• **Work to be completed**: Reproduce verbatim the lines from the line containing "How far from the camera position" up to and including the line containing "the white wall <", omitting the pictures from your answer.

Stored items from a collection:
-.-.-

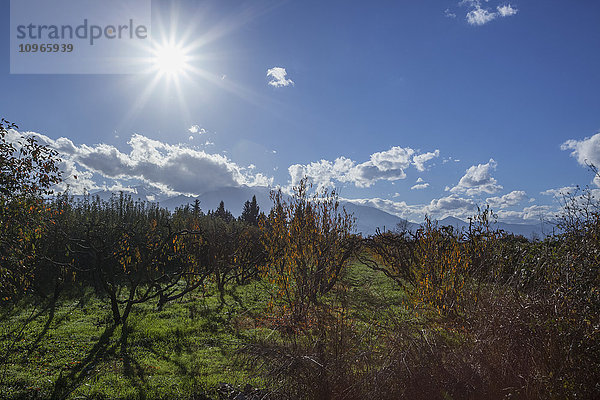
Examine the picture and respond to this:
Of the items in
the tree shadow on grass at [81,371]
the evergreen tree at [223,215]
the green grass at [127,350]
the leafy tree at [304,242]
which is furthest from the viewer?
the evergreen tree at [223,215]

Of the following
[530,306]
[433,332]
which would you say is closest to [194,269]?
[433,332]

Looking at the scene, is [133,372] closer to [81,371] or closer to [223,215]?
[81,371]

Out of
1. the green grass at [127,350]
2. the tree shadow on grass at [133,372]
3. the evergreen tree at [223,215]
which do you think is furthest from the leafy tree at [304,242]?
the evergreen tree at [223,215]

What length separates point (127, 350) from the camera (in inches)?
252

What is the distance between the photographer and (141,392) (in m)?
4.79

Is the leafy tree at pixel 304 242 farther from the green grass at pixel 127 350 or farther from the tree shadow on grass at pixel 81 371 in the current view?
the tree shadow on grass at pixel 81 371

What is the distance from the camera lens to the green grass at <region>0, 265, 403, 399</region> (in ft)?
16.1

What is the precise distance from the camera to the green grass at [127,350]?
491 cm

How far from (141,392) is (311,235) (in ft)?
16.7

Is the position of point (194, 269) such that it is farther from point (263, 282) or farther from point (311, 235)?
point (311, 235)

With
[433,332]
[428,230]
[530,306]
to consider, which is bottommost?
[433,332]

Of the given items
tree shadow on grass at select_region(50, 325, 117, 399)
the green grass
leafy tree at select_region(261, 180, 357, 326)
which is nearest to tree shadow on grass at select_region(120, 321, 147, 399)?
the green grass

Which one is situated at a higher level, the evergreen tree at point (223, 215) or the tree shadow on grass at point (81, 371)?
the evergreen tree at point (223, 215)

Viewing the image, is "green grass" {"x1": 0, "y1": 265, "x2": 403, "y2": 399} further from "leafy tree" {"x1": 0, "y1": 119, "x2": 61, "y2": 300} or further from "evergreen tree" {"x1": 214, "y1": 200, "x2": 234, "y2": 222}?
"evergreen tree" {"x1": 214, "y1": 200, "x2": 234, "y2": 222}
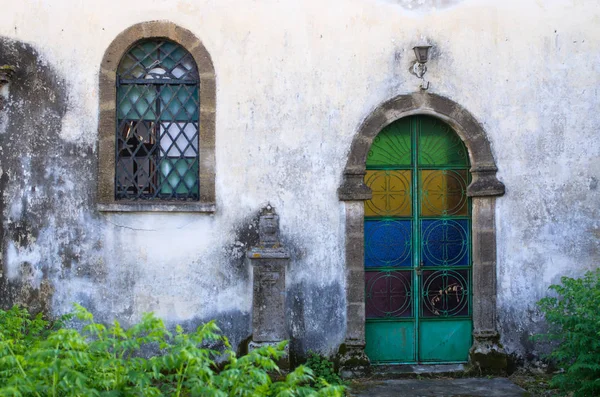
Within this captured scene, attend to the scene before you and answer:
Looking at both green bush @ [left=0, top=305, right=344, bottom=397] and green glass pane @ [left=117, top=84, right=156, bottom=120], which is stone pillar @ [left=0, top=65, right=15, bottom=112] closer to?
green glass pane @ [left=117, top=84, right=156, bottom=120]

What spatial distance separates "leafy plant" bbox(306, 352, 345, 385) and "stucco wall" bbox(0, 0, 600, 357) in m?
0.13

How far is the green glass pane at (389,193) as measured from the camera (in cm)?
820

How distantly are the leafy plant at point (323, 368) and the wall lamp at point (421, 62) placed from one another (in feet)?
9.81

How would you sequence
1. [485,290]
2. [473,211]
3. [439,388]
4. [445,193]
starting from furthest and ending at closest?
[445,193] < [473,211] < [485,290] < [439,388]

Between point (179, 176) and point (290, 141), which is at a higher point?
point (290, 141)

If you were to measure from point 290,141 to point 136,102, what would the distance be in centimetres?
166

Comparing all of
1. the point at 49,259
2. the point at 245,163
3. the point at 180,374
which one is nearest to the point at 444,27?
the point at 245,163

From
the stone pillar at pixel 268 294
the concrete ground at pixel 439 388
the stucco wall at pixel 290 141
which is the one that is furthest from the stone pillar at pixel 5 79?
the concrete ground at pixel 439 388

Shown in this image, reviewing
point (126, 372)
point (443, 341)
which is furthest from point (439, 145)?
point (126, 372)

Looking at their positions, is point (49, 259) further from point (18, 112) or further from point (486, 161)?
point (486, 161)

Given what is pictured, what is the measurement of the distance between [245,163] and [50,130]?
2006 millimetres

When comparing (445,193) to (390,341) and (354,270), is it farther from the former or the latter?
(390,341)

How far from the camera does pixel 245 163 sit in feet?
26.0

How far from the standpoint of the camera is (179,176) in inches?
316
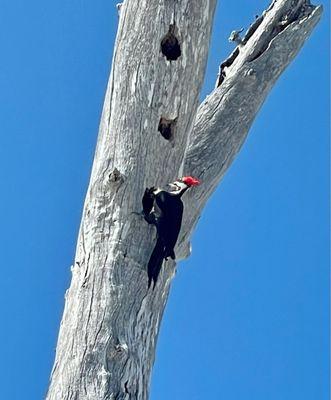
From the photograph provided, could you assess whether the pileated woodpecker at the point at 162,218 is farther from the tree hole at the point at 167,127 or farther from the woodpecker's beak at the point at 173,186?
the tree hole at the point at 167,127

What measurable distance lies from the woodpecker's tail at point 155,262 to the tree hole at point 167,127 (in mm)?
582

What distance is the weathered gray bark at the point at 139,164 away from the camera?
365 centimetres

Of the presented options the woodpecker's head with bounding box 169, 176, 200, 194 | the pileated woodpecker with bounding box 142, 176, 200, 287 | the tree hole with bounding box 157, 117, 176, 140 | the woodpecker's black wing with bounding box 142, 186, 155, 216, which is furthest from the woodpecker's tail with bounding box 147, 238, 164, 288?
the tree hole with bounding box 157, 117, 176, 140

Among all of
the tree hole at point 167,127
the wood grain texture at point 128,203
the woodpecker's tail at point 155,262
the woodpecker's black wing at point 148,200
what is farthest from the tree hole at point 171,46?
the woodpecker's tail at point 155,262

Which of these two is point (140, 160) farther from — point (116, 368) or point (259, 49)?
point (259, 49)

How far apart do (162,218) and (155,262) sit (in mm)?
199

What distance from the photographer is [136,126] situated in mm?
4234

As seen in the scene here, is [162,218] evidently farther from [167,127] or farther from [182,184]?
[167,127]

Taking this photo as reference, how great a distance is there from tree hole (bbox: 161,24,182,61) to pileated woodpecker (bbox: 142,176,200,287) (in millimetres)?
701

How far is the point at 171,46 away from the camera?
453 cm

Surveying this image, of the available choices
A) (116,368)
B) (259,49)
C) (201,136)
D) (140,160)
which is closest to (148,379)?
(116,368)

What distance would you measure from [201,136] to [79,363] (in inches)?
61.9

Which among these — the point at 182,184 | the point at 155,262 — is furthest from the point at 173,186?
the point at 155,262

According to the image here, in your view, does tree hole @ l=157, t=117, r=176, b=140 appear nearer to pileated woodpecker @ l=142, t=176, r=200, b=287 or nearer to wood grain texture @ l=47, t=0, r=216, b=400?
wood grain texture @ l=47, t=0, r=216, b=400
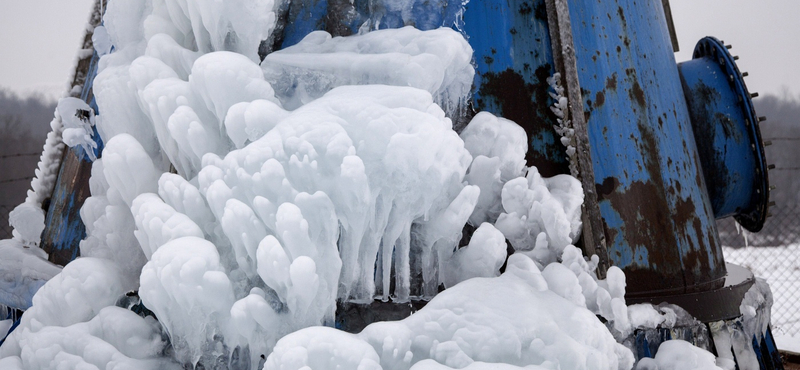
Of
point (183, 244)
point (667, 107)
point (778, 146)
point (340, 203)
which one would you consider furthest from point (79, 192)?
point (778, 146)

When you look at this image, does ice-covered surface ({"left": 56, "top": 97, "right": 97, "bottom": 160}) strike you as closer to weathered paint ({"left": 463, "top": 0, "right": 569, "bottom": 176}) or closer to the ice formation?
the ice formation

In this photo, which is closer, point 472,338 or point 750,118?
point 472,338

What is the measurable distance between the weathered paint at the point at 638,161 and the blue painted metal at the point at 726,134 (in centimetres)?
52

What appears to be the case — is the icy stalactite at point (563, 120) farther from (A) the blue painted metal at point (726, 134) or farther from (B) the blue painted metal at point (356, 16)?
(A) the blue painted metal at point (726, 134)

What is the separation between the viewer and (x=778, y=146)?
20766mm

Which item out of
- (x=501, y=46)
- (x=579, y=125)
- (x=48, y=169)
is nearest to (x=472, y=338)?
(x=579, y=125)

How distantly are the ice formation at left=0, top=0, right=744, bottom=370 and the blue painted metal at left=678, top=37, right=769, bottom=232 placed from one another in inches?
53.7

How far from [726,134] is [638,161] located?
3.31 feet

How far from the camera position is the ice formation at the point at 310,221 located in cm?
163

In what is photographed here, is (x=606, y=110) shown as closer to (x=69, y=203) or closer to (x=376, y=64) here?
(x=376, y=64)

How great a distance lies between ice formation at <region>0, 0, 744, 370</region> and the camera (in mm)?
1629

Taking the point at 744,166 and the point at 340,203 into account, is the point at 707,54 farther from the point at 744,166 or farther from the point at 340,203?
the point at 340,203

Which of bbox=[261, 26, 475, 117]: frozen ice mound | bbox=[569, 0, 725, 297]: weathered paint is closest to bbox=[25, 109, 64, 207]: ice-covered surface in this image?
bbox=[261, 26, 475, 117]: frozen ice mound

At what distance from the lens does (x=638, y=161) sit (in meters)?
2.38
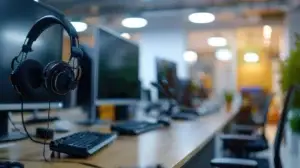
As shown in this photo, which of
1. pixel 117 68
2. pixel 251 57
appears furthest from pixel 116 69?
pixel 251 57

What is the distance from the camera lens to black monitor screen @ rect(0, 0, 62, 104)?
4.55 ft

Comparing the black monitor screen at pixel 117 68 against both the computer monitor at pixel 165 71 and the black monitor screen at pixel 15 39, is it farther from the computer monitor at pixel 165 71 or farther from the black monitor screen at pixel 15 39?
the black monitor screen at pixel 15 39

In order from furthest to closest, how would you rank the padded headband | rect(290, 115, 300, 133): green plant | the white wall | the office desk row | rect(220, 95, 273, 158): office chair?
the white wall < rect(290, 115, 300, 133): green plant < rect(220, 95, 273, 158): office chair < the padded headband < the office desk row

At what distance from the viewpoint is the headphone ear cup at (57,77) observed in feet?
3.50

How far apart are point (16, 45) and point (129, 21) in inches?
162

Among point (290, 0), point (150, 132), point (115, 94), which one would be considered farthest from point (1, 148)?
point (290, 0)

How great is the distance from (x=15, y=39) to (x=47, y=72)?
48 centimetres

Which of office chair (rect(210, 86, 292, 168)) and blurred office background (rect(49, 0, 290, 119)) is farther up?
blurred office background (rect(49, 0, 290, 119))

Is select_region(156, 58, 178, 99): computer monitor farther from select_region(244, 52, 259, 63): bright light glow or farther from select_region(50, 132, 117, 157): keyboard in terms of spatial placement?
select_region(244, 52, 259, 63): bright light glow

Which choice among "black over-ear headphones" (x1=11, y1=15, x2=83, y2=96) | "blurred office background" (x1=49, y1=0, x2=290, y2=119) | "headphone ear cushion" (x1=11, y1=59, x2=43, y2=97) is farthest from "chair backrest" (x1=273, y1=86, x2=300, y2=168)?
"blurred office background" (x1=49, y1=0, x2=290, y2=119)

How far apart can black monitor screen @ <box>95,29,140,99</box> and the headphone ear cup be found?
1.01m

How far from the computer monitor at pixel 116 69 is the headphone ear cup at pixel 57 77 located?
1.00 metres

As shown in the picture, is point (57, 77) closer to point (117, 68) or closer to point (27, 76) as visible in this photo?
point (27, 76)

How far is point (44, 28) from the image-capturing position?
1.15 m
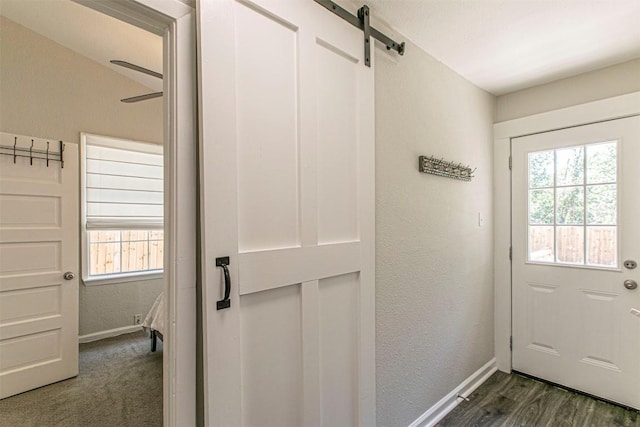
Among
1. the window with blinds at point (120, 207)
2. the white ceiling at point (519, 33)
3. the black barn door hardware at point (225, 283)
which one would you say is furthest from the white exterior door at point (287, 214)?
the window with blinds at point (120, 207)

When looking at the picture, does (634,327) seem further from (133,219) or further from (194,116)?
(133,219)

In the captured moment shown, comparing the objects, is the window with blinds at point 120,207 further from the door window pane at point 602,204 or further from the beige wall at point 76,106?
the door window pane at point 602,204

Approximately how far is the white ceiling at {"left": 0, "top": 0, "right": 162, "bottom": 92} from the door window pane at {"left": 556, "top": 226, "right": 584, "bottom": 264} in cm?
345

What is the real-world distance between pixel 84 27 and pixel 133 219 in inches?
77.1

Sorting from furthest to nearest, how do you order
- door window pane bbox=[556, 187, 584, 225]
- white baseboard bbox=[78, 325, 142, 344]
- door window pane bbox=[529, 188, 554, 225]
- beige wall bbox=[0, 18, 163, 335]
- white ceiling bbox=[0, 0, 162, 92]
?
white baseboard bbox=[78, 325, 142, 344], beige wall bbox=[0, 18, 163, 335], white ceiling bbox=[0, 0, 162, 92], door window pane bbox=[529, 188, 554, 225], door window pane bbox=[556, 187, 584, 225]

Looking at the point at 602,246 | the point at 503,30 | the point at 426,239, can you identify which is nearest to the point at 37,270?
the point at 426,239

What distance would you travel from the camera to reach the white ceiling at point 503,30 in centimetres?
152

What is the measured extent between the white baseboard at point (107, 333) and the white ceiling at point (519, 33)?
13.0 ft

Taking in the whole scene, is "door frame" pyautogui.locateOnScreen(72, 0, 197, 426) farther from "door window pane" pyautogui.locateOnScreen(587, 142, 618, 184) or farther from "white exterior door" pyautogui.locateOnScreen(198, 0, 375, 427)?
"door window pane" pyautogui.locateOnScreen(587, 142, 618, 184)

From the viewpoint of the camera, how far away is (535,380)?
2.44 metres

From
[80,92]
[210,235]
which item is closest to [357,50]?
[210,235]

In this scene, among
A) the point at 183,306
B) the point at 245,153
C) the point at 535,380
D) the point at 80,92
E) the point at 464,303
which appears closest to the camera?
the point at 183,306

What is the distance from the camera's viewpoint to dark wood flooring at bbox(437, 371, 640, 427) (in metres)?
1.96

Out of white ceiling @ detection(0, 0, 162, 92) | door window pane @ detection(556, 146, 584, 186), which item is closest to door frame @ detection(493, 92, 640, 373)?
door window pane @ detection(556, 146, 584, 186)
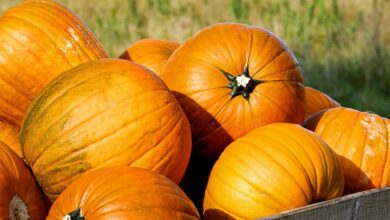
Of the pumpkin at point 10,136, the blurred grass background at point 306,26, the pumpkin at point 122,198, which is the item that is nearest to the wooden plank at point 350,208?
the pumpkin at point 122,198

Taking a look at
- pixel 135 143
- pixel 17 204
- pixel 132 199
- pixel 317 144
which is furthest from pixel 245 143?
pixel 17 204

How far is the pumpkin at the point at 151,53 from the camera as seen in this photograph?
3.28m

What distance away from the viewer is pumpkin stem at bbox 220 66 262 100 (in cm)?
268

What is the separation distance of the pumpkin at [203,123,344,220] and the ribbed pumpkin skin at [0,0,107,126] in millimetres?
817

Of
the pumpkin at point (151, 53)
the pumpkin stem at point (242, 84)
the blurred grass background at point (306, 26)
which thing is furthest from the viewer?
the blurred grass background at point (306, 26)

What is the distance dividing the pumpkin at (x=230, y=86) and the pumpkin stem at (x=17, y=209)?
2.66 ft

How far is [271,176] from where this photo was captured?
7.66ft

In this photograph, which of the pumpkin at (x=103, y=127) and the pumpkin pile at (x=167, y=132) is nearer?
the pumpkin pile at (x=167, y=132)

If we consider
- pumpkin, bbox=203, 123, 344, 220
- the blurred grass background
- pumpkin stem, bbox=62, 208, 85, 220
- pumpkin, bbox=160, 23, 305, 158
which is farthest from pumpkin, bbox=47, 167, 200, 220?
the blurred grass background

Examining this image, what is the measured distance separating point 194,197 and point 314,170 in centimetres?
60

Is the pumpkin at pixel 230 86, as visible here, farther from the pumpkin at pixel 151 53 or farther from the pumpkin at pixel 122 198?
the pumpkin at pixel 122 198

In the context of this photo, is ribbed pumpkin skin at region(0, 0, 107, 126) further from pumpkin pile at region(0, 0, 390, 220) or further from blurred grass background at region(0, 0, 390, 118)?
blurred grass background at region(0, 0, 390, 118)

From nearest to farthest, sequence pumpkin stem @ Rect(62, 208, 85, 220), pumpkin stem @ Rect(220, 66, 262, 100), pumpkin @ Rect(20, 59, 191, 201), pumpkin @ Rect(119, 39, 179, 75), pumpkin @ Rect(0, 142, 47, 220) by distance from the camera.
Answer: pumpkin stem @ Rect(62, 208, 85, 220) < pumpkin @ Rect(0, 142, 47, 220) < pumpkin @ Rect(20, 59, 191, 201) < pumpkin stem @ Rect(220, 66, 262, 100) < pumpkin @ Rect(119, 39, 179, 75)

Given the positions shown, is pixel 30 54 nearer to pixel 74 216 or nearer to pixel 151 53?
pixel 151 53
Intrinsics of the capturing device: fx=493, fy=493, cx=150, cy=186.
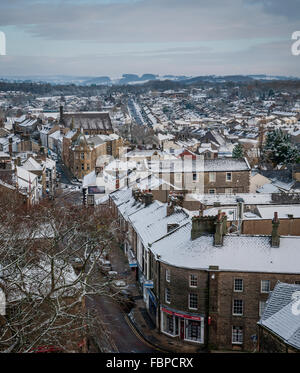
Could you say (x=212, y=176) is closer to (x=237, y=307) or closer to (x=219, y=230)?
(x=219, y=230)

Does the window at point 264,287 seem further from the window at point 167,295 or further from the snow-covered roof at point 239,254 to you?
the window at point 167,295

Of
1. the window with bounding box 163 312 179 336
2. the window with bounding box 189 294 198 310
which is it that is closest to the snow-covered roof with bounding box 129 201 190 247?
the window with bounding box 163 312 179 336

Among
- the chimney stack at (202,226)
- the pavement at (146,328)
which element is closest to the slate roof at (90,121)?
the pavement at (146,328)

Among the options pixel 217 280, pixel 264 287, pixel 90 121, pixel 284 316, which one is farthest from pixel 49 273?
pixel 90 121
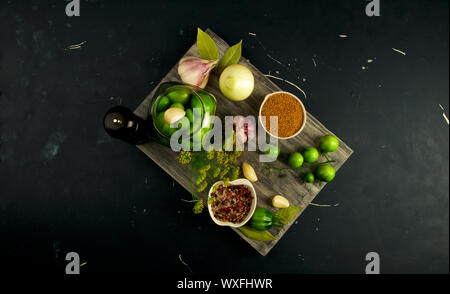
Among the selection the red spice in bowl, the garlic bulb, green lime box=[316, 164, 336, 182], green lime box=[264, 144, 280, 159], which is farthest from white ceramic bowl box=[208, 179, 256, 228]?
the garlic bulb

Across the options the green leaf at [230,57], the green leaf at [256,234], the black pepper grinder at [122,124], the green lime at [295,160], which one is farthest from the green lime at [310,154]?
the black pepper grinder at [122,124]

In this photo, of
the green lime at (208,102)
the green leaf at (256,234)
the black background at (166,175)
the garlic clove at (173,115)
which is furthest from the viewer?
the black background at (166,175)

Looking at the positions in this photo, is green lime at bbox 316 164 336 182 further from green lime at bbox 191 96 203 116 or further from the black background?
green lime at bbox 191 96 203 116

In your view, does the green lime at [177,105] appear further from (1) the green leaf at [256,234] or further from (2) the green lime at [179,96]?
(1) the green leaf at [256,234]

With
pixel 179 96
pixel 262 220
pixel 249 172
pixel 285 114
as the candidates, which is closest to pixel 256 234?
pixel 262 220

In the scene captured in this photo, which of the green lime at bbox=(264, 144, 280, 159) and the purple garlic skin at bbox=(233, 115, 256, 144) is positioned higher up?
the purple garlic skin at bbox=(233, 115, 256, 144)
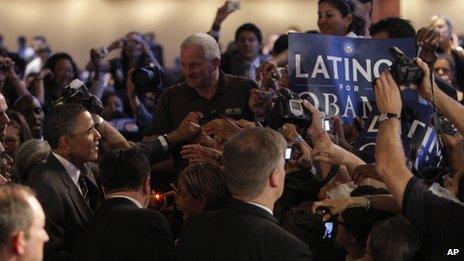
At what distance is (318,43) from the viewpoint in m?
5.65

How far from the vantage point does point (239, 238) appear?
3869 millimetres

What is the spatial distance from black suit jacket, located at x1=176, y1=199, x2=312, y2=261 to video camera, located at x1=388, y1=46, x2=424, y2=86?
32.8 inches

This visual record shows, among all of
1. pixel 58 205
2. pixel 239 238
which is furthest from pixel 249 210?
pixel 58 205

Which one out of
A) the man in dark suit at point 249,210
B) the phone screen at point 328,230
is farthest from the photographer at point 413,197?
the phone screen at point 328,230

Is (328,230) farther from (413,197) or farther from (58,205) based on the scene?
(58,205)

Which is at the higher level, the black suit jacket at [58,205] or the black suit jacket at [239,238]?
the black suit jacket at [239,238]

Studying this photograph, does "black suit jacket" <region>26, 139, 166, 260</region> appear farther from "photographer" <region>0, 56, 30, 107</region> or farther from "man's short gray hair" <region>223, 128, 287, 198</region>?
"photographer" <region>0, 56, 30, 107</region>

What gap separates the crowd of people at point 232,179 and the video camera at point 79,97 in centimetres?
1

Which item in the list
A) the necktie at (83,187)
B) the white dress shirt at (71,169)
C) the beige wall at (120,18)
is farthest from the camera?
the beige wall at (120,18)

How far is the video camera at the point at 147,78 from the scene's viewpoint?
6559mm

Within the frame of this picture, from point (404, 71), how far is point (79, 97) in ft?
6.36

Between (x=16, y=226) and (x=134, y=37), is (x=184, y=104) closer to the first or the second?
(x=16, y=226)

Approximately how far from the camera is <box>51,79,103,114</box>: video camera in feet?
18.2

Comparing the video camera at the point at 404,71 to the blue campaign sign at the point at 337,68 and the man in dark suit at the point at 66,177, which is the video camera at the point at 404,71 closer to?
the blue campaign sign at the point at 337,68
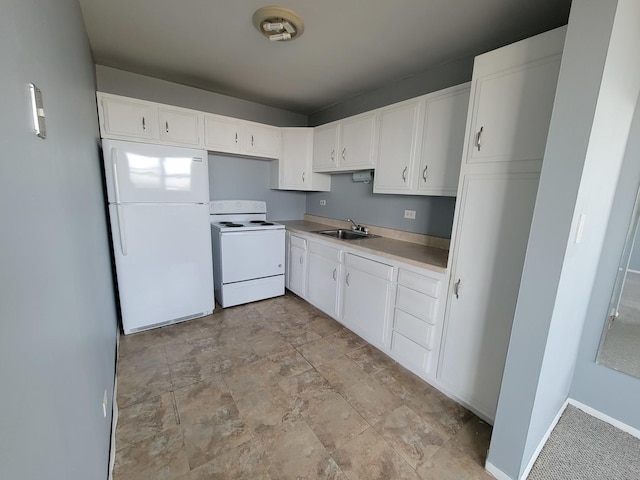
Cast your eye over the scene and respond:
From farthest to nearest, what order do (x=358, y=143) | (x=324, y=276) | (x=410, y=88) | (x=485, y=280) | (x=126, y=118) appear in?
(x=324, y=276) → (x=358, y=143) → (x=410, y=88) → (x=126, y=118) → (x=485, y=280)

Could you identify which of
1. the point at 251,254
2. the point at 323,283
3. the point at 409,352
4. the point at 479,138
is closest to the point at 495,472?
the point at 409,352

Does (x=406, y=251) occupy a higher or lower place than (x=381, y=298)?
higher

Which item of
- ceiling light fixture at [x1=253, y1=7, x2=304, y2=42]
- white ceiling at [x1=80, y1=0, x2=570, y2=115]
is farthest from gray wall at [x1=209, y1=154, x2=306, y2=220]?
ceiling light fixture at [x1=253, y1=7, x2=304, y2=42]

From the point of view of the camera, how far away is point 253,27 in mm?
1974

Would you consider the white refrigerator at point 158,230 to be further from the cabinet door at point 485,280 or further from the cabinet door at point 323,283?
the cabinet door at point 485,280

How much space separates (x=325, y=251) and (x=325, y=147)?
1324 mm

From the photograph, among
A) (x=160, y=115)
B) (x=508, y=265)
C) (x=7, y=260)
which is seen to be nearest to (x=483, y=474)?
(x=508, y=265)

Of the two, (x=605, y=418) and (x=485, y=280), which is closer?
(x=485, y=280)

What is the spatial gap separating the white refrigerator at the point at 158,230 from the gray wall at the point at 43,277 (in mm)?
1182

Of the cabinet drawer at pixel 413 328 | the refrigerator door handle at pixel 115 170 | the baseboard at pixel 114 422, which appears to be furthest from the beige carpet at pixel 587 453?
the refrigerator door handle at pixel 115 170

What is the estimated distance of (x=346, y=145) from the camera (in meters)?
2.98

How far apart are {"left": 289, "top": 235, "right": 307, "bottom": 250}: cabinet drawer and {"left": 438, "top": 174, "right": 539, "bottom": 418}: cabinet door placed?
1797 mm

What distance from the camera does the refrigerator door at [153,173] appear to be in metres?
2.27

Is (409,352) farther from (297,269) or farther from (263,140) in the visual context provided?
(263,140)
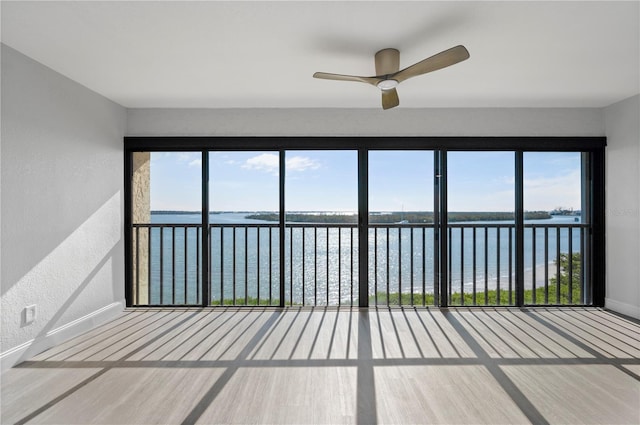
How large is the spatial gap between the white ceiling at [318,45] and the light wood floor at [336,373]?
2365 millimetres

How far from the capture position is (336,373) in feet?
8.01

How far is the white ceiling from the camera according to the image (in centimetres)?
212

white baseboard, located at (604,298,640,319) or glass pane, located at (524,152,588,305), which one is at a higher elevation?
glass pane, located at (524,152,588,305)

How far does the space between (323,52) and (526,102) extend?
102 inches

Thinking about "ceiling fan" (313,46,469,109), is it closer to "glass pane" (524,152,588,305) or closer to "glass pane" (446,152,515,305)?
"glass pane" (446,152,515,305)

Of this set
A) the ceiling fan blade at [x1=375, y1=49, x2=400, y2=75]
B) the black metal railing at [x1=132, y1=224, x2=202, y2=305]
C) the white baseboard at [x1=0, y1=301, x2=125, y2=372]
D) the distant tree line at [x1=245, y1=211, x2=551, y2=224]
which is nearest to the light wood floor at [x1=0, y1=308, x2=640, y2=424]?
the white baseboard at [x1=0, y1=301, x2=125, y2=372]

-.-.-

• **Complete output**:
How far from the camera position is the ice formation at the point at 310,221 located in cm?
163

In what is photographed here, is (x=606, y=110) shown as closer to (x=69, y=203) or closer to (x=376, y=64) here?
(x=376, y=64)

How great a distance lies between ice formation at <region>0, 0, 744, 370</region> and the camera (in mm)?
1629

Taking the point at 744,166 and the point at 340,203 into account, is the point at 707,54 farther from the point at 744,166 or farther from the point at 340,203?
the point at 340,203

Which of bbox=[261, 26, 475, 117]: frozen ice mound | bbox=[569, 0, 725, 297]: weathered paint is closest to bbox=[25, 109, 64, 207]: ice-covered surface in this image?
bbox=[261, 26, 475, 117]: frozen ice mound

At what distance from the lens does (x=638, y=161) sit (in meters)?
2.38
As shown in this photo, which of
1. pixel 117 68
2. pixel 251 57
appears furthest from pixel 116 69?
pixel 251 57

What is the distance from the camera lens to black monitor screen @ rect(0, 0, 62, 104)?
4.55 ft

Comparing the black monitor screen at pixel 117 68 against both the computer monitor at pixel 165 71 and the black monitor screen at pixel 15 39, is it farther from the computer monitor at pixel 165 71 or farther from the black monitor screen at pixel 15 39?
the black monitor screen at pixel 15 39

In order from furthest to closest, how would you rank the padded headband | rect(290, 115, 300, 133): green plant | the white wall | the office desk row | rect(220, 95, 273, 158): office chair?
the white wall < rect(290, 115, 300, 133): green plant < rect(220, 95, 273, 158): office chair < the padded headband < the office desk row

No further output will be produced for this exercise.